WORK TO DO:
Rewrite the material below as a numbered list with one line per item, and omit any blank lines.

Excerpts of spatial question data:
((

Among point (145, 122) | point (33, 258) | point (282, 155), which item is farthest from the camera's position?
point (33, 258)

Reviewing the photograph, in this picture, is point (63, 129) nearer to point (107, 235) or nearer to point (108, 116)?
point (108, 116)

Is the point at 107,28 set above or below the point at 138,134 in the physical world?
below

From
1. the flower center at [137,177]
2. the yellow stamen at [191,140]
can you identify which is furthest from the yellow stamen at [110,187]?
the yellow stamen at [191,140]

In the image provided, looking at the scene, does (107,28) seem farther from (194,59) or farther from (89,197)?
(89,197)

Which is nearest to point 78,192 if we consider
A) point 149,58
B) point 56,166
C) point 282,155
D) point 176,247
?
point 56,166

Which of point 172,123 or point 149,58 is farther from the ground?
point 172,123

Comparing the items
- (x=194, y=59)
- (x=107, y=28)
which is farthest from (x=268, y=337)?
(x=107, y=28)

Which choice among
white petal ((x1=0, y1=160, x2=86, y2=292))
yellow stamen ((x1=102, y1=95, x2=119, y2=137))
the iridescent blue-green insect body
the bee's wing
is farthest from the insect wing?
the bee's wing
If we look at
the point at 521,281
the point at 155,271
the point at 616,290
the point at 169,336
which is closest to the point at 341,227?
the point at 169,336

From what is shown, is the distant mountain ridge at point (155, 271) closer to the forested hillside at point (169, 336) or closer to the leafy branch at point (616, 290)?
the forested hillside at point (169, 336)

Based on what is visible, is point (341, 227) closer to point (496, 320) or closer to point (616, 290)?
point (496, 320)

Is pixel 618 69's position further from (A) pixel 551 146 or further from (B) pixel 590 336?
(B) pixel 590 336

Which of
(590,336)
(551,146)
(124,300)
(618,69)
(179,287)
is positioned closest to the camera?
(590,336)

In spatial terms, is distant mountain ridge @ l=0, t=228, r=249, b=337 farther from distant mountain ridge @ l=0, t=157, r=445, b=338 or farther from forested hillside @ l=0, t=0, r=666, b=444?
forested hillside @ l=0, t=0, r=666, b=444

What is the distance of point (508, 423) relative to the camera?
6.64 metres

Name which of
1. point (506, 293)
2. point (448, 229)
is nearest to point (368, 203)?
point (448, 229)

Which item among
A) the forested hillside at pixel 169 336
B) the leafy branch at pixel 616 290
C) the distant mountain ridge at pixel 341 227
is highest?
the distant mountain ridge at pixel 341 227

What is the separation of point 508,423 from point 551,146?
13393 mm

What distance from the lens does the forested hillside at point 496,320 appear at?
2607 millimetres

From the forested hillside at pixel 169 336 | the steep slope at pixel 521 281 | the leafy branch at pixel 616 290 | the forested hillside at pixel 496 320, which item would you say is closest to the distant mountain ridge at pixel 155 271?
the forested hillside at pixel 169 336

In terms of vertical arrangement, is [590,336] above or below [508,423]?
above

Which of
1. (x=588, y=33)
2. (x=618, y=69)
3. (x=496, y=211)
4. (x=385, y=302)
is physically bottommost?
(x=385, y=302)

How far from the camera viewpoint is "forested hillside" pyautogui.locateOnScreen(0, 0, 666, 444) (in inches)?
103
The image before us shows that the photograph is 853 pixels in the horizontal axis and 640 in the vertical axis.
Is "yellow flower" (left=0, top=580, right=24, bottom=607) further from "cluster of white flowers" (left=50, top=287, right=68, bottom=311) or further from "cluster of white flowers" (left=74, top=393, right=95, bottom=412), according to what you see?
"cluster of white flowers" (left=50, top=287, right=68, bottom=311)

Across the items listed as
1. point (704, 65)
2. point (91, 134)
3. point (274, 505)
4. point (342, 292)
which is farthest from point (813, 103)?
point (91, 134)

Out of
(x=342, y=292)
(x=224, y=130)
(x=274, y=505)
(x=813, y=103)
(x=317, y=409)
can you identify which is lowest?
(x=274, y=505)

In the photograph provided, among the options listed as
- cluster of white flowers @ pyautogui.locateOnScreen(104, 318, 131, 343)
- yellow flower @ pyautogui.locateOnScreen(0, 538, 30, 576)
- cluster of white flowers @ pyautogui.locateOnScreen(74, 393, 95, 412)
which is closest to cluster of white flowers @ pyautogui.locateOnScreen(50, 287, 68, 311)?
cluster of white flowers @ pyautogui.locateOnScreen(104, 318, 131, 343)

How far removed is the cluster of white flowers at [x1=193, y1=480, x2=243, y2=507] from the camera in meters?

))

SOLUTION TO THIS TASK:
1. Among point (145, 122) | point (33, 258) | point (282, 155), which item is farthest from the camera's position?
2. point (33, 258)
3. Reviewing the photograph, in this picture, is point (63, 129) nearer to point (107, 235) or nearer to point (108, 116)?
4. point (108, 116)
5. Is the point at 107,28 set above or below the point at 138,134 in the physical world?
6. below
7. From
8. 1. the flower center at [137,177]
9. 2. the yellow stamen at [191,140]
10. can you identify which is furthest from the yellow stamen at [110,187]?
11. the yellow stamen at [191,140]
12. In the image provided, looking at the scene, does (107,28) seem farther from (194,59) or farther from (89,197)?
13. (89,197)
14. Which is nearest to point 78,192 if we consider
15. A) point 149,58
16. B) point 56,166
17. C) point 282,155
18. D) point 176,247
19. ?
20. point 56,166
21. Which of point 172,123 or point 149,58 is farther from the ground?
22. point 172,123
23. Comparing the items
24. - (x=194, y=59)
25. - (x=107, y=28)
26. which is farthest from (x=268, y=337)?
27. (x=107, y=28)
28. Which choice among
29. white petal ((x1=0, y1=160, x2=86, y2=292))
30. yellow stamen ((x1=102, y1=95, x2=119, y2=137))
31. the iridescent blue-green insect body
32. the bee's wing
33. is farthest from the insect wing?
34. the bee's wing
35. If we look at
36. the point at 521,281
37. the point at 155,271
38. the point at 616,290
39. the point at 169,336
40. which is closest to the point at 341,227?
41. the point at 169,336
42. From what is shown, is the distant mountain ridge at point (155, 271) closer to the forested hillside at point (169, 336) or closer to the leafy branch at point (616, 290)?
43. the forested hillside at point (169, 336)
44. Based on what is visible, is point (341, 227) closer to point (496, 320) or closer to point (616, 290)?
45. point (496, 320)
46. Is pixel 618 69's position further from (A) pixel 551 146 or further from (B) pixel 590 336?
47. (B) pixel 590 336
48. Which of
49. (590,336)
50. (551,146)
51. (124,300)
52. (618,69)
53. (179,287)
54. is positioned closest to the camera?
55. (590,336)
56. In spatial terms, is distant mountain ridge @ l=0, t=228, r=249, b=337 farther from distant mountain ridge @ l=0, t=157, r=445, b=338 or farther from forested hillside @ l=0, t=0, r=666, b=444?
57. forested hillside @ l=0, t=0, r=666, b=444
58. What is the distance of point (508, 423) relative to the camera?
59. 6.64 metres
60. Name which of
61. 1. point (506, 293)
62. 2. point (448, 229)
63. is nearest to point (368, 203)?
64. point (448, 229)
65. Which item among
66. A) the forested hillside at pixel 169 336
67. B) the leafy branch at pixel 616 290
68. C) the distant mountain ridge at pixel 341 227
69. is highest?
70. the distant mountain ridge at pixel 341 227
71. What is the separation of point 508,423 from point 551,146?
72. 13393 mm
73. What distance from the lens does the forested hillside at point 496,320 appear at?
74. 2607 millimetres
75. From the forested hillside at pixel 169 336 | the steep slope at pixel 521 281 | the leafy branch at pixel 616 290 | the forested hillside at pixel 496 320, which item would you say is closest to the distant mountain ridge at pixel 155 271?
76. the forested hillside at pixel 169 336
77. In terms of vertical arrangement, is [590,336] above or below [508,423]?
78. above
79. Which of
80. 1. (x=588, y=33)
81. 2. (x=618, y=69)
82. 3. (x=496, y=211)
83. 4. (x=385, y=302)
84. is physically bottommost?
85. (x=385, y=302)
86. How far from the camera viewpoint is "forested hillside" pyautogui.locateOnScreen(0, 0, 666, 444) (in inches)?
87. 103
88. The image before us shows that the photograph is 853 pixels in the horizontal axis and 640 in the vertical axis.
89. Is "yellow flower" (left=0, top=580, right=24, bottom=607) further from "cluster of white flowers" (left=50, top=287, right=68, bottom=311) or further from "cluster of white flowers" (left=74, top=393, right=95, bottom=412), according to what you see?
90. "cluster of white flowers" (left=50, top=287, right=68, bottom=311)
91. Across the items listed as
92. 1. point (704, 65)
93. 2. point (91, 134)
94. 3. point (274, 505)
95. 4. point (342, 292)
96. which is farthest from point (813, 103)?
97. point (91, 134)
98. Out of
99. (x=342, y=292)
100. (x=224, y=130)
101. (x=274, y=505)
102. (x=813, y=103)
103. (x=317, y=409)
104. can you identify which is lowest?
105. (x=274, y=505)
106. In the photograph provided, among the options listed as
107. - cluster of white flowers @ pyautogui.locateOnScreen(104, 318, 131, 343)
108. - yellow flower @ pyautogui.locateOnScreen(0, 538, 30, 576)
109. - cluster of white flowers @ pyautogui.locateOnScreen(74, 393, 95, 412)
110. which is closest to cluster of white flowers @ pyautogui.locateOnScreen(50, 287, 68, 311)?
111. cluster of white flowers @ pyautogui.locateOnScreen(104, 318, 131, 343)
112. How far removed is the cluster of white flowers at [x1=193, y1=480, x2=243, y2=507] from the camera in meters?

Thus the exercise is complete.